Hi HN, Bastion Enclave is an experiment in removing centralized trust from password management by eliminating server-side state entirely. Instead of storing an encrypted vault or syncing secrets through a backend, Bastion computes credentials deterministically on-the-fly using explicit cryptographic inputs. Given the same master entropy, service name, username, and version counter, the same password is reproduced across platforms. There is no account system, no database, and no persistent server storage — the server serves static code only. Password generation uses domain-separated salts and PBKDF2-HMAC-SHA512 (210k iterations) to produce a byte stream, followed by unbiased rejection sampling to avoid modulo bias when mapping to character sets. Nothing is stored; passwords are derived when needed and discarded immediately after use. When users choose to persist data locally (vault state, notes, file keys), encryption is handled separately using Argon2id (64 MB memory, 3 iterations) to derive a master key, followed by AES-256-GCM for authenticated encryption. All plaintext exists only in volatile memory; closing the tab tears down the runtime. Recovery and key escrow are handled via Shamir Secret Sharing over a large prime field (secp256k1 order) using a hybrid scheme: the secret is encrypted with a random session key, and only that key is split into shards. Invalid or mismatched shards fail cryptographically via AEAD tag verification. The security claim here is architectural, not policy-based: no stored vaults, no encrypted blobs on servers, no sync endpoints, and no recovery infrastructure to subpoena or breach. Attacking Bastion means attacking individual devices, not a centralized honeypot. This design intentionally trades convenience (sync, automated recovery) for reduced attack surface and deterministic guarantees. It assumes a trusted local execution environment and a strong master secret; it does not attempt to defend against a compromised OS or browser runtime.
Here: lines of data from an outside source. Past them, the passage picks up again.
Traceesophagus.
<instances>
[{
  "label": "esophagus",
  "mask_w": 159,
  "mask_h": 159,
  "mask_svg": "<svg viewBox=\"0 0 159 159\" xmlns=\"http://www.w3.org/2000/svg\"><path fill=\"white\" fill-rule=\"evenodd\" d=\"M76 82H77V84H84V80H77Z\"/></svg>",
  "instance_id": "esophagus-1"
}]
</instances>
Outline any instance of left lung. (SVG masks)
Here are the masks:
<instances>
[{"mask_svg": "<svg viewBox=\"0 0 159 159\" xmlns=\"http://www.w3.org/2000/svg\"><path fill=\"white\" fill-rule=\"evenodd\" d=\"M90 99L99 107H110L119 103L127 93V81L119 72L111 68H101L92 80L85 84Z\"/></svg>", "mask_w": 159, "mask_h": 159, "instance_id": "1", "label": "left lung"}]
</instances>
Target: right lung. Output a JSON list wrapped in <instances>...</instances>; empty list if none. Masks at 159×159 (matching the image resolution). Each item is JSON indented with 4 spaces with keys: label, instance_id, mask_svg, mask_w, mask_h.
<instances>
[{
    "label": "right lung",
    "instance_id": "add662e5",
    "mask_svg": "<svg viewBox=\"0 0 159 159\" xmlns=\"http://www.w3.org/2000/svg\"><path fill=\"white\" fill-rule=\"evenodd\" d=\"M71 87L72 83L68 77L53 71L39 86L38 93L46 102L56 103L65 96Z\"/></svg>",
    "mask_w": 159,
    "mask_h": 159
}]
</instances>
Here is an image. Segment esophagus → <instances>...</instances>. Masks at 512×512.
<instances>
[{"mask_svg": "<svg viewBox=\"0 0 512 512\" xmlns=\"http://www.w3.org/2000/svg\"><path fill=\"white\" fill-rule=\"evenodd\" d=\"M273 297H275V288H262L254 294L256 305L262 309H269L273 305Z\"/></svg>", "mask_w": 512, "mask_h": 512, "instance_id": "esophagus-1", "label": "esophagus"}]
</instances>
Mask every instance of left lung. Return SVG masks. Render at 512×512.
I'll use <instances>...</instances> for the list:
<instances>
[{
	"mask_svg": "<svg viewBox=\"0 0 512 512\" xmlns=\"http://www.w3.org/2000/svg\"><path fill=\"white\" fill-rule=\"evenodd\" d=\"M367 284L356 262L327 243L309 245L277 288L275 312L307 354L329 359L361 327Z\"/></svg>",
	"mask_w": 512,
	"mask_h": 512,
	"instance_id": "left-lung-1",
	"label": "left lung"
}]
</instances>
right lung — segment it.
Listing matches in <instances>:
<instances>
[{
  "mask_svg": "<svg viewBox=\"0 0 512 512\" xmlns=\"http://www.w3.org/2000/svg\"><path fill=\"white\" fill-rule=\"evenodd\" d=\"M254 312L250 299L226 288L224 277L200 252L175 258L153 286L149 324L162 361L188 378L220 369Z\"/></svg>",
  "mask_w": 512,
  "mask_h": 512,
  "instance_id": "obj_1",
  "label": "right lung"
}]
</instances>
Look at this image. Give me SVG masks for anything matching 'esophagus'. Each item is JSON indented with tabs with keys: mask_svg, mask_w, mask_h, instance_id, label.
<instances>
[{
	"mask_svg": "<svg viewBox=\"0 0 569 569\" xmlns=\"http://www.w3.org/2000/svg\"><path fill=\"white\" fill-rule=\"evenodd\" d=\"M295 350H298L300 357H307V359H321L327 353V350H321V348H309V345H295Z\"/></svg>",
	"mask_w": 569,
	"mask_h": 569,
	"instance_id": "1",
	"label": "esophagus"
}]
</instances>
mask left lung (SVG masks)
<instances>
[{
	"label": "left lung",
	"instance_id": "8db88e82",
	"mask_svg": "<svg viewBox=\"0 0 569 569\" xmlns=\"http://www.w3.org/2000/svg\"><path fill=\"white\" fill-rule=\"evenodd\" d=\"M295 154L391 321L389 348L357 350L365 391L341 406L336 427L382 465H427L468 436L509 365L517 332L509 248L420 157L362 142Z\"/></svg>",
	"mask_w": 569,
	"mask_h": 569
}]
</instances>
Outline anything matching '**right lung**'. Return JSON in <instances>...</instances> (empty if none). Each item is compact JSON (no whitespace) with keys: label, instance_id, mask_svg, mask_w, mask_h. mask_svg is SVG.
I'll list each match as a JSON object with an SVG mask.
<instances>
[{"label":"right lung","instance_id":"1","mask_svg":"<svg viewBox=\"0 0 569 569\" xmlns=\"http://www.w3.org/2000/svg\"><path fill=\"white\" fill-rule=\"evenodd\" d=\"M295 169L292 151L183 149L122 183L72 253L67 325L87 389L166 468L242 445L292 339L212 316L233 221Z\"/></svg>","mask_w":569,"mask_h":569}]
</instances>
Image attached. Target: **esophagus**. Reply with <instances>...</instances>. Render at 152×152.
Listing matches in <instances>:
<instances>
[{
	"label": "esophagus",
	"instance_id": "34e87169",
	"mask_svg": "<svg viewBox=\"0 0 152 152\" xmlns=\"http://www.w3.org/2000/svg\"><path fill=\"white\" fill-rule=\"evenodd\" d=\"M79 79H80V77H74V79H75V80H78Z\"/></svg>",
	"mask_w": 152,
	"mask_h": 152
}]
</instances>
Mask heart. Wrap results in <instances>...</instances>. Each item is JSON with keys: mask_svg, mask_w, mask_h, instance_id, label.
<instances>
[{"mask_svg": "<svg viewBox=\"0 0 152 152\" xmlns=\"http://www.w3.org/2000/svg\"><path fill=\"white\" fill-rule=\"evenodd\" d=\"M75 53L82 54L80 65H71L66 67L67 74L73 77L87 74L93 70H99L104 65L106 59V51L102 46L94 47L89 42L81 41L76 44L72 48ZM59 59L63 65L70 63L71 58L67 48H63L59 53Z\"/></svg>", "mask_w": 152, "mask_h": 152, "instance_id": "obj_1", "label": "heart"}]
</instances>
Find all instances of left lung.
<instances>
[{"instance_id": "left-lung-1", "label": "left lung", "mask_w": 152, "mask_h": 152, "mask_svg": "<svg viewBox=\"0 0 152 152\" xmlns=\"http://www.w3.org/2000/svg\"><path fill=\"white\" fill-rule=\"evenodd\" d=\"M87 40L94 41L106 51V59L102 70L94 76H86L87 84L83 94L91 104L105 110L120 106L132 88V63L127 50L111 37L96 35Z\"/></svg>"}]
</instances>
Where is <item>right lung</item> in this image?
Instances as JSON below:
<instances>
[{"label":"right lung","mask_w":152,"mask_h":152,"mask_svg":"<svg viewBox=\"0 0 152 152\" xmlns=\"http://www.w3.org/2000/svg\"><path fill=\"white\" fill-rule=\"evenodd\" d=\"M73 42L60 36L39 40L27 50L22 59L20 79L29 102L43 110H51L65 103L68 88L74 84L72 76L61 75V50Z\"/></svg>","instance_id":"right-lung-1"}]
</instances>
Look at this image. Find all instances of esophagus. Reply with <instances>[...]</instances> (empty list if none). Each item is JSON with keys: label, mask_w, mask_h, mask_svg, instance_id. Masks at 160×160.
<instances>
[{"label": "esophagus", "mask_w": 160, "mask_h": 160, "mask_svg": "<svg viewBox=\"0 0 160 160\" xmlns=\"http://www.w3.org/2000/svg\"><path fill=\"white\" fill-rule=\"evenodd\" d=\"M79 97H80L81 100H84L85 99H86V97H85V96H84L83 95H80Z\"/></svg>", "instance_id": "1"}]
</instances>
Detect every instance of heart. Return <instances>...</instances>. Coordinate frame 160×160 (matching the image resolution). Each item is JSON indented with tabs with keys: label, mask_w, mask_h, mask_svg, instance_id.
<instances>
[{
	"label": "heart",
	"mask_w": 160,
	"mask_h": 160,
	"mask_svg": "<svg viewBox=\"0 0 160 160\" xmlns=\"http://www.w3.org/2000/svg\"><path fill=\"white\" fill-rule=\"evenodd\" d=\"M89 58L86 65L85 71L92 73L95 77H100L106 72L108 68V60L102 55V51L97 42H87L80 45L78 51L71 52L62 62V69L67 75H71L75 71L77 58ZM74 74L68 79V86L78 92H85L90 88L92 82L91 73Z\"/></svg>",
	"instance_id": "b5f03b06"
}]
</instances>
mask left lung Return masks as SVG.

Live demo: https://bastion-enclave.vercel.app Spec / source / threat model: https://github.com/imkevinchasse/Bastion-Enclave-repo-V2 I’d appreciate critique of the threat model and whether this class of design meaningfully removes attack vectors inherent to cloud-based managers.


Comments

stavrostoday at 8:37 PM

This is a lot of cryptography, but how is it better than the hundred previous attempts, that simply hashed the input?

KevinChassetoday at 4:36 PM

FYI: Bastion assumes a trusted local execution environment and a strong master secret. It does not defend against a compromised OS or browser runtime. The system trades convenience (sync, cloud recovery) for deterministic, stateless, and cryptographically verifiable password generation.